<<<<
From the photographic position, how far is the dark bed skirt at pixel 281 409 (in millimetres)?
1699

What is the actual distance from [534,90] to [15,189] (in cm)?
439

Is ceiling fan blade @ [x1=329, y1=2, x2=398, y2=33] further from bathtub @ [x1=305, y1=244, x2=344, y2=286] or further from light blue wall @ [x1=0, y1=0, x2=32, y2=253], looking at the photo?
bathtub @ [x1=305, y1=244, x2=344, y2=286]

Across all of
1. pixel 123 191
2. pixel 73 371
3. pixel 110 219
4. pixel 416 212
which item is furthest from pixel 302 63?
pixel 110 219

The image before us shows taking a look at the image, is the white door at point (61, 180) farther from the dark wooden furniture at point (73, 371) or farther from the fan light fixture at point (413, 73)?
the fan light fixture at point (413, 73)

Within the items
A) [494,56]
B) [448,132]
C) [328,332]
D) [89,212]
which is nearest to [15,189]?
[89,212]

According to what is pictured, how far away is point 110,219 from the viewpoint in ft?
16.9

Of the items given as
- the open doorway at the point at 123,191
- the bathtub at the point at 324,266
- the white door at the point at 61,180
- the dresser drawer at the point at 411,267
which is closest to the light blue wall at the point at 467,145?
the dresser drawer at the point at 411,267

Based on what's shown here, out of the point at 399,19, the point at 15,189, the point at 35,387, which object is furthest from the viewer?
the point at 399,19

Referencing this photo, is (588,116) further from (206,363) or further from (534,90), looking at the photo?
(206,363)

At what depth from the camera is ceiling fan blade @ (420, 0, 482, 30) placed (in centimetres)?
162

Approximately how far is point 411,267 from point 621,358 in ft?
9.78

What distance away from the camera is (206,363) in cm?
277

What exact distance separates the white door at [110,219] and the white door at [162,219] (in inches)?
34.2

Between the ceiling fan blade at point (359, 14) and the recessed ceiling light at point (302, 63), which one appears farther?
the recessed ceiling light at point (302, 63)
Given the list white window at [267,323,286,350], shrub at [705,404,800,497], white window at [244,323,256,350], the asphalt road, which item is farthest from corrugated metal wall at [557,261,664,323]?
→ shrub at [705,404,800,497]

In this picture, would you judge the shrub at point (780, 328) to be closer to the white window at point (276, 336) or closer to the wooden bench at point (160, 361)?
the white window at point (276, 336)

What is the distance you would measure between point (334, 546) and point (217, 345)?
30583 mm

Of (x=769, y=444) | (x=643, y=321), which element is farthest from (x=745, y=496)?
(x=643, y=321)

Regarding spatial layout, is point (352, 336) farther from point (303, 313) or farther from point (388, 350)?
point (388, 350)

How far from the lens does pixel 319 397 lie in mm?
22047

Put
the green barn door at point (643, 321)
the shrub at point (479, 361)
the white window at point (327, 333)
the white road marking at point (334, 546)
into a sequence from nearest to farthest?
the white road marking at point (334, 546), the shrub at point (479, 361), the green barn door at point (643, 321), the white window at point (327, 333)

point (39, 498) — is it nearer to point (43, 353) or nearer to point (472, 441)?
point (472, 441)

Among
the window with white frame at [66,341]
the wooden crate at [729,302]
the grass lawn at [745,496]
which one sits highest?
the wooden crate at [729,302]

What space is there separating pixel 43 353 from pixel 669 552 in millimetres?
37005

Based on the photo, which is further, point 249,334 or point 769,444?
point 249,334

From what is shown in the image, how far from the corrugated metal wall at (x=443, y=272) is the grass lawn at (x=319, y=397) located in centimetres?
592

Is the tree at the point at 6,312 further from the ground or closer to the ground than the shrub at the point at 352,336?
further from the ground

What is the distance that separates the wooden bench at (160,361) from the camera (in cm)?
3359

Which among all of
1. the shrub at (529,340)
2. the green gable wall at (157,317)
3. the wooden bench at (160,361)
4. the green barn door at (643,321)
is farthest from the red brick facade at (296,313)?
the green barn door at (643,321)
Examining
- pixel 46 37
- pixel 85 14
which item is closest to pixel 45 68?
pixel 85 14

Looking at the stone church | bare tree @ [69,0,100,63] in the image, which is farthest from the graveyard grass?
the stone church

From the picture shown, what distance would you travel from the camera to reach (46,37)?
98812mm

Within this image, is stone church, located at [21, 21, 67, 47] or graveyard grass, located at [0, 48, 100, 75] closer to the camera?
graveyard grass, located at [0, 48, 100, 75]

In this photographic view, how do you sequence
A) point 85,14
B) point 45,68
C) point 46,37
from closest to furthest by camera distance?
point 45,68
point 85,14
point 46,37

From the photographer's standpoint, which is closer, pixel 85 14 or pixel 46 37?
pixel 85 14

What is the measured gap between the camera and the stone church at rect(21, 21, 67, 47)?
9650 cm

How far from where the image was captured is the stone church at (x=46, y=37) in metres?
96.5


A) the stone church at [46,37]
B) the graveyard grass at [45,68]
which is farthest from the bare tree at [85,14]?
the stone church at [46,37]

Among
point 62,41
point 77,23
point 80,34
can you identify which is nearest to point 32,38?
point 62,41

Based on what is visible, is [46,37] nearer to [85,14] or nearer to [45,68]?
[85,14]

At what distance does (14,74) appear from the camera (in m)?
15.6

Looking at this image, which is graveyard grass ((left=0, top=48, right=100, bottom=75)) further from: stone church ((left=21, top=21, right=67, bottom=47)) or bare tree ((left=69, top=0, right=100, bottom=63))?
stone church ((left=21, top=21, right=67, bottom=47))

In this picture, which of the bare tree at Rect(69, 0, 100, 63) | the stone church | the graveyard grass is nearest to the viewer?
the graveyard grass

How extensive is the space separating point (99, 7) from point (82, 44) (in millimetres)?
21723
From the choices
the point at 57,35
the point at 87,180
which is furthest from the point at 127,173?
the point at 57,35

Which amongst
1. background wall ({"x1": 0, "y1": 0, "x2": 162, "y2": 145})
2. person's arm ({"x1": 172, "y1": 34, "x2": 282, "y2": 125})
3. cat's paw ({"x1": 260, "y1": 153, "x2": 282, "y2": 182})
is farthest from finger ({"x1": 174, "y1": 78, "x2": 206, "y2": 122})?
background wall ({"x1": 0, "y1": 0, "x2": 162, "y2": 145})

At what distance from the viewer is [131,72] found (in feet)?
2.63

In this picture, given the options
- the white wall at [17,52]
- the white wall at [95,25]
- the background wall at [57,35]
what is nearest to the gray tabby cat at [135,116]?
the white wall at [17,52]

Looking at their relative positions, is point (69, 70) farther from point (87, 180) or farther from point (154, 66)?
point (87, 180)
>>>>
Task to complete
Faithfully transcribe the whole of the data.

Correct result
From the photographic position, how far is the dark bed skirt at pixel 281 409 (in millimetres)?
1699

What is the actual distance from [534,90] to [15,189] (in cm)?
439

Is ceiling fan blade @ [x1=329, y1=2, x2=398, y2=33] further from bathtub @ [x1=305, y1=244, x2=344, y2=286] or further from light blue wall @ [x1=0, y1=0, x2=32, y2=253], looking at the photo?
bathtub @ [x1=305, y1=244, x2=344, y2=286]

Across all of
1. pixel 123 191
2. pixel 73 371
3. pixel 110 219
4. pixel 416 212
which item is furthest from pixel 302 63?
pixel 110 219

The image before us shows taking a look at the image, is the white door at point (61, 180) farther from the dark wooden furniture at point (73, 371) or farther from the fan light fixture at point (413, 73)?
the fan light fixture at point (413, 73)

Within the items
A) [494,56]
B) [448,132]
C) [328,332]
D) [89,212]
which is nearest to [15,189]?
[89,212]

According to what is pictured, how far away is point 110,219 from the viewpoint in ft?
16.9

Of the items given as
- the open doorway at the point at 123,191
- the bathtub at the point at 324,266
- the white door at the point at 61,180
- the dresser drawer at the point at 411,267
which is closest to the light blue wall at the point at 467,145?
the dresser drawer at the point at 411,267

Based on what's shown here, out of the point at 399,19, the point at 15,189, the point at 35,387, which object is furthest from the viewer?
the point at 399,19

Referencing this photo, is (588,116) further from (206,363) or further from (534,90), looking at the photo?
(206,363)

At what depth from the camera is ceiling fan blade @ (420, 0, 482, 30) placed (in centimetres)?
162

Approximately how far is point 411,267 from point 621,358 in ft?
9.78

What distance away from the camera is (206,363) in cm?
277

What exact distance separates the white door at [110,219] and the white door at [162,219] (in inches)?
34.2

Between the ceiling fan blade at point (359, 14) and the recessed ceiling light at point (302, 63), which one appears farther?
the recessed ceiling light at point (302, 63)
Given the list white window at [267,323,286,350], shrub at [705,404,800,497], white window at [244,323,256,350], the asphalt road, which item is farthest from corrugated metal wall at [557,261,664,323]?
→ shrub at [705,404,800,497]

In this picture, would you judge the shrub at point (780, 328) to be closer to the white window at point (276, 336) or closer to the wooden bench at point (160, 361)?
the white window at point (276, 336)

What is the distance you would measure between point (334, 546) and point (217, 345)?
30583 mm

Of (x=769, y=444) | (x=643, y=321), which element is farthest from (x=745, y=496)?
(x=643, y=321)

Regarding spatial layout, is point (352, 336) farther from point (303, 313) or farther from point (388, 350)?
point (388, 350)

How far from the lens does pixel 319 397 lie in mm?
22047

Put
the green barn door at point (643, 321)
the shrub at point (479, 361)
the white window at point (327, 333)
the white road marking at point (334, 546)
into a sequence from nearest to farthest?
the white road marking at point (334, 546), the shrub at point (479, 361), the green barn door at point (643, 321), the white window at point (327, 333)

point (39, 498) — is it nearer to point (43, 353) or nearer to point (472, 441)?
point (472, 441)

Among
the window with white frame at [66,341]
the wooden crate at [729,302]
the grass lawn at [745,496]
which one sits highest?
the wooden crate at [729,302]

What space is there separating pixel 43 353 from pixel 669 552 in millimetres?
37005

Based on the photo, which is further, point 249,334 or point 769,444?
point 249,334

From what is shown in the image, how far from the corrugated metal wall at (x=443, y=272) is the grass lawn at (x=319, y=397) located in centimetres?
592

Is the tree at the point at 6,312 further from the ground or closer to the ground than the shrub at the point at 352,336?
further from the ground

What is the distance that separates the wooden bench at (160,361) from the camera (in cm)?
3359

Which among all of
1. the shrub at (529,340)
2. the green gable wall at (157,317)
3. the wooden bench at (160,361)
4. the green barn door at (643,321)
is farthest from the red brick facade at (296,313)?
the green barn door at (643,321)
Examining
- pixel 46 37
- pixel 85 14
which item is closest to pixel 45 68?
pixel 85 14

Looking at the stone church | bare tree @ [69,0,100,63] in the image, which is farthest from the graveyard grass?
the stone church

From the picture shown, what distance would you travel from the camera to reach (46,37)?
98812mm

Within this image, is stone church, located at [21, 21, 67, 47] or graveyard grass, located at [0, 48, 100, 75] closer to the camera?
graveyard grass, located at [0, 48, 100, 75]

In this photographic view, how do you sequence
A) point 85,14
B) point 45,68
C) point 46,37
from closest to furthest by camera distance?
point 45,68
point 85,14
point 46,37

From the photographer's standpoint, which is closer, pixel 85 14 or pixel 46 37?
pixel 85 14

What is the measured gap between the camera and the stone church at rect(21, 21, 67, 47)?
9650 cm

How far from where the image was captured is the stone church at (x=46, y=37) in metres?
96.5


A) the stone church at [46,37]
B) the graveyard grass at [45,68]
which is farthest from the bare tree at [85,14]?
the stone church at [46,37]

Among
point 62,41
point 77,23
point 80,34
can you identify which is nearest to point 32,38?
point 62,41

Based on what is visible, is [46,37] nearer to [85,14] or nearer to [45,68]?
[85,14]

At what distance does (14,74) appear from the camera (in m)?
15.6

Looking at this image, which is graveyard grass ((left=0, top=48, right=100, bottom=75)) further from: stone church ((left=21, top=21, right=67, bottom=47)) or bare tree ((left=69, top=0, right=100, bottom=63))?
stone church ((left=21, top=21, right=67, bottom=47))

In this picture, which of the bare tree at Rect(69, 0, 100, 63) | the stone church | the graveyard grass is nearest to the viewer?
the graveyard grass

How extensive is the space separating point (99, 7) from point (82, 44) (in millimetres)?
21723
From the choices
the point at 57,35
the point at 87,180
which is furthest from the point at 127,173?
the point at 57,35

Which amongst
1. background wall ({"x1": 0, "y1": 0, "x2": 162, "y2": 145})
2. person's arm ({"x1": 172, "y1": 34, "x2": 282, "y2": 125})
3. cat's paw ({"x1": 260, "y1": 153, "x2": 282, "y2": 182})
is farthest from finger ({"x1": 174, "y1": 78, "x2": 206, "y2": 122})?
background wall ({"x1": 0, "y1": 0, "x2": 162, "y2": 145})

At what distance from the viewer is [131,72] found (in feet)?
2.63

In this picture, given the options
- the white wall at [17,52]
- the white wall at [95,25]
- the background wall at [57,35]
what is nearest to the gray tabby cat at [135,116]?
the white wall at [17,52]

Looking at their relative positions, is point (69, 70) farther from point (87, 180) or farther from point (154, 66)?
point (87, 180)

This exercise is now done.